Born in Fukuyama City, Hiroshima Prefecture on April 6, 1912, Shiode set his sights on art at the age of 17, and moved to Tokyo in 1931 to study Japanese painting under Katayama Makiyou, a relative of his from Onomichi. In the same year, he entered the Japanese Painting Department of the Imperial Fine Arts School (now Musashino Art University).

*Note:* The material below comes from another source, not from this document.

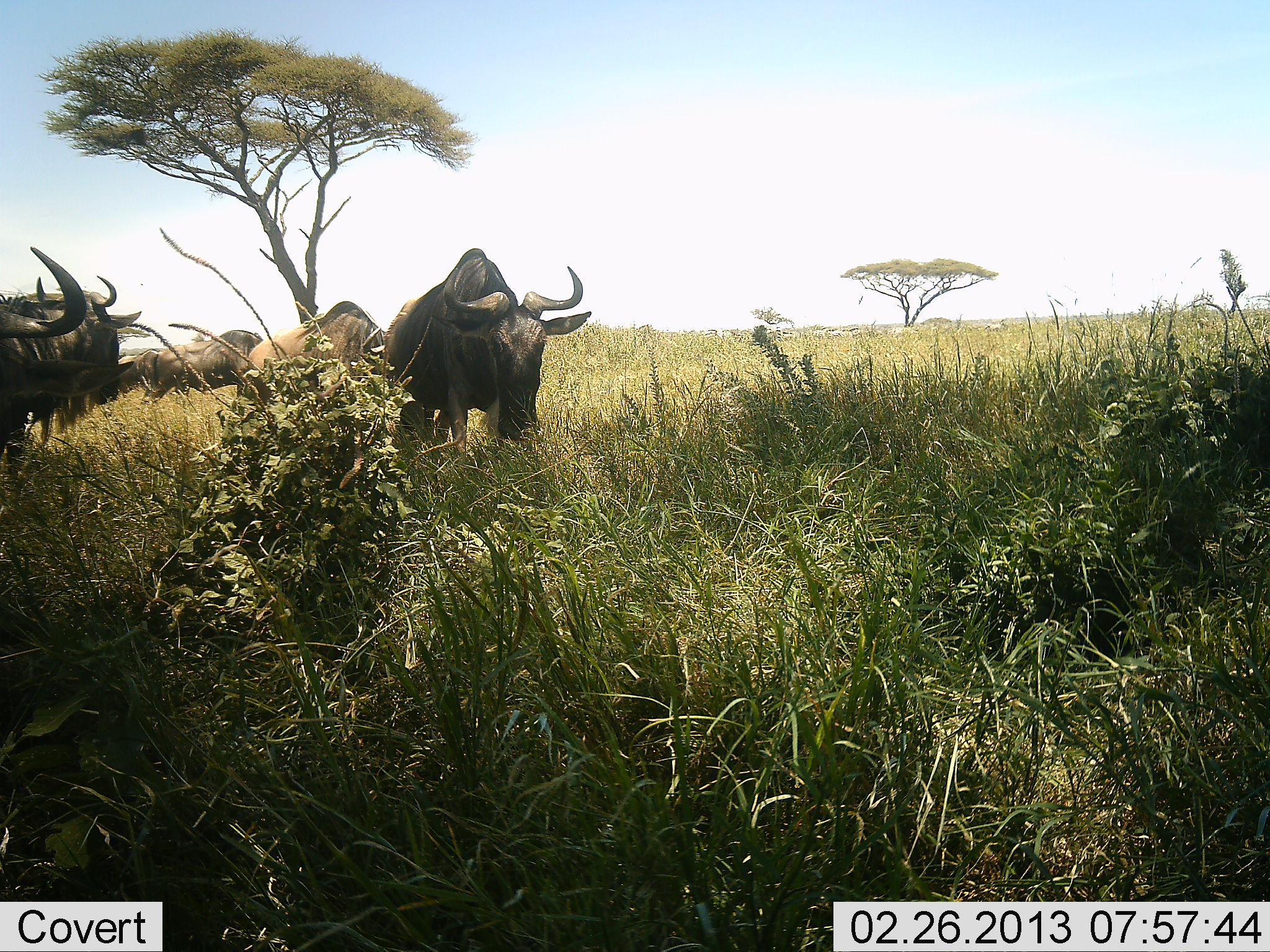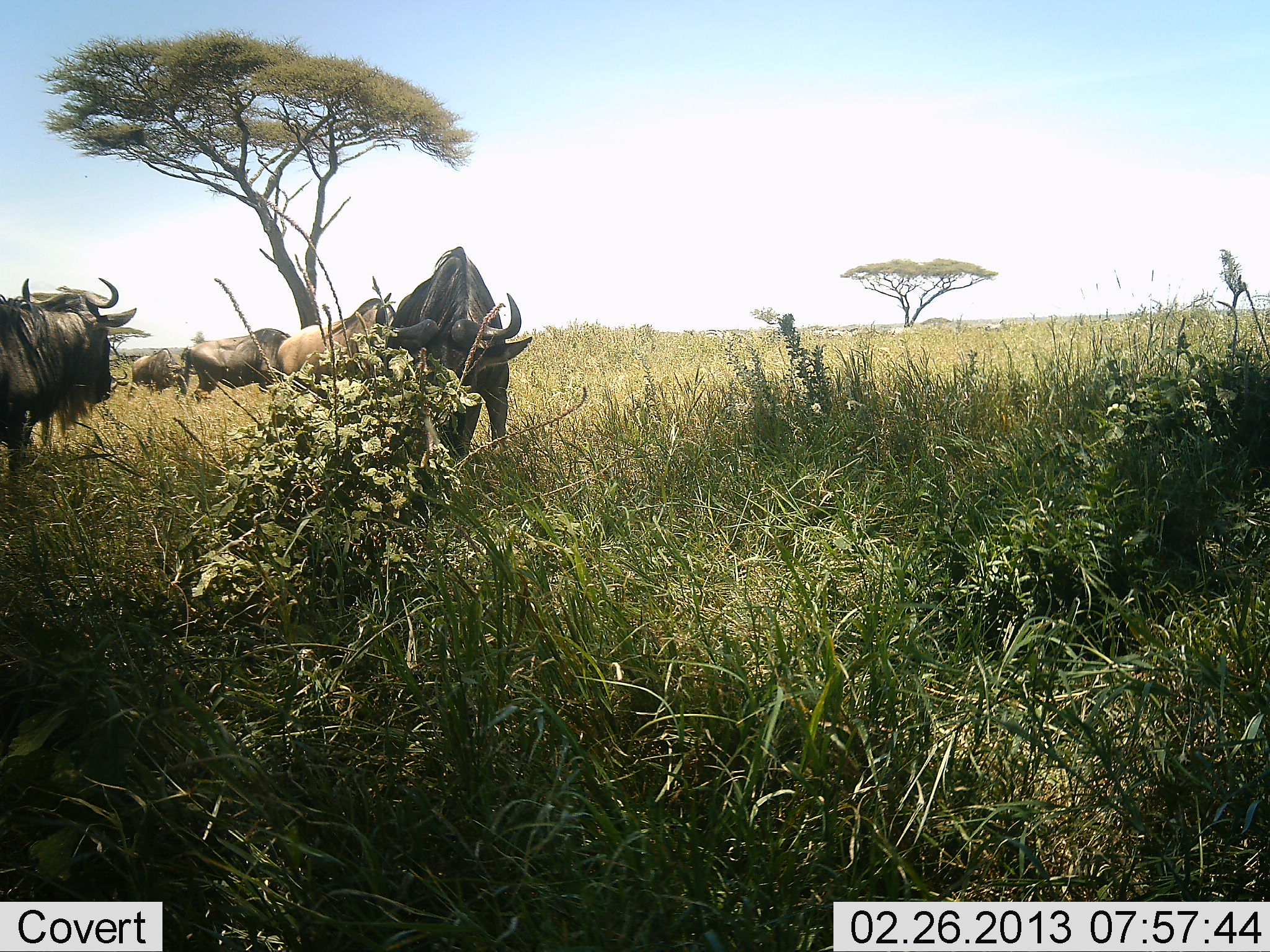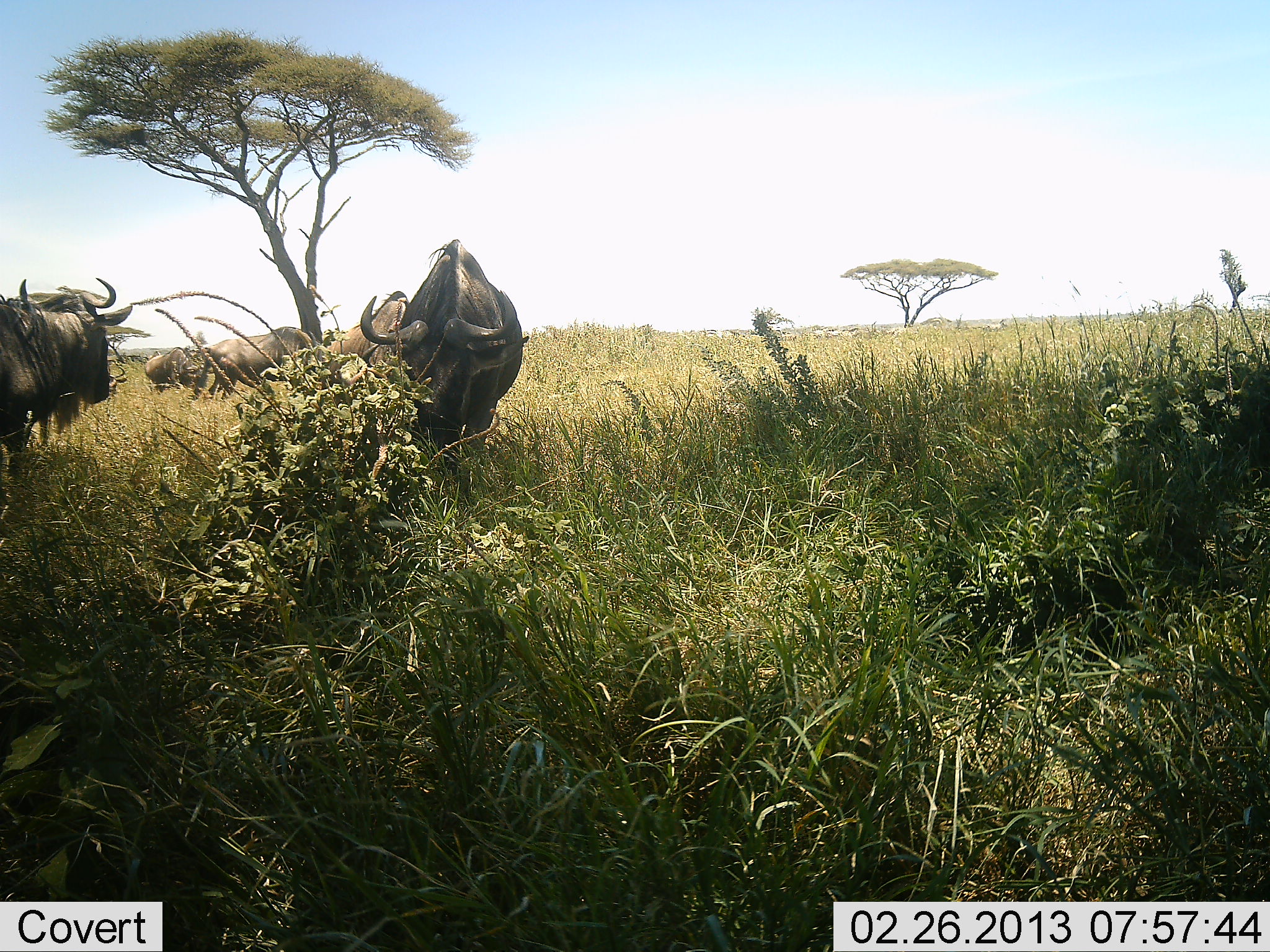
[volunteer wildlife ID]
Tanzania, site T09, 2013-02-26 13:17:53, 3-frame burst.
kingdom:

In the same year, he entered the Department of Japanese Painting at the Imperial Fine Arts School (now Musashino Art University), where he received instruction mainly from Yamaguchi Yohshun, but also studied a wide range of subjects from oriental aesthetics and oriental art history to Japanese and Chinese literature from the school's vice principal, Kanehara Shogo. After graduating from the School of Fine Arts in 1936, he studied under Okumura Togyu from 1935, and was active in the In Exhibition from 1937. In 1950, he won the Japan Art Academy Prize for "Senba" and in 1969, the Prime Minister's Prize for "Haruyama". In 1963, became a professor at Musashino Art University, his alma mater. In 1984, became Professor Emeritus at Musashino Art University. Appointed President of Musashino Art Academy in 1985.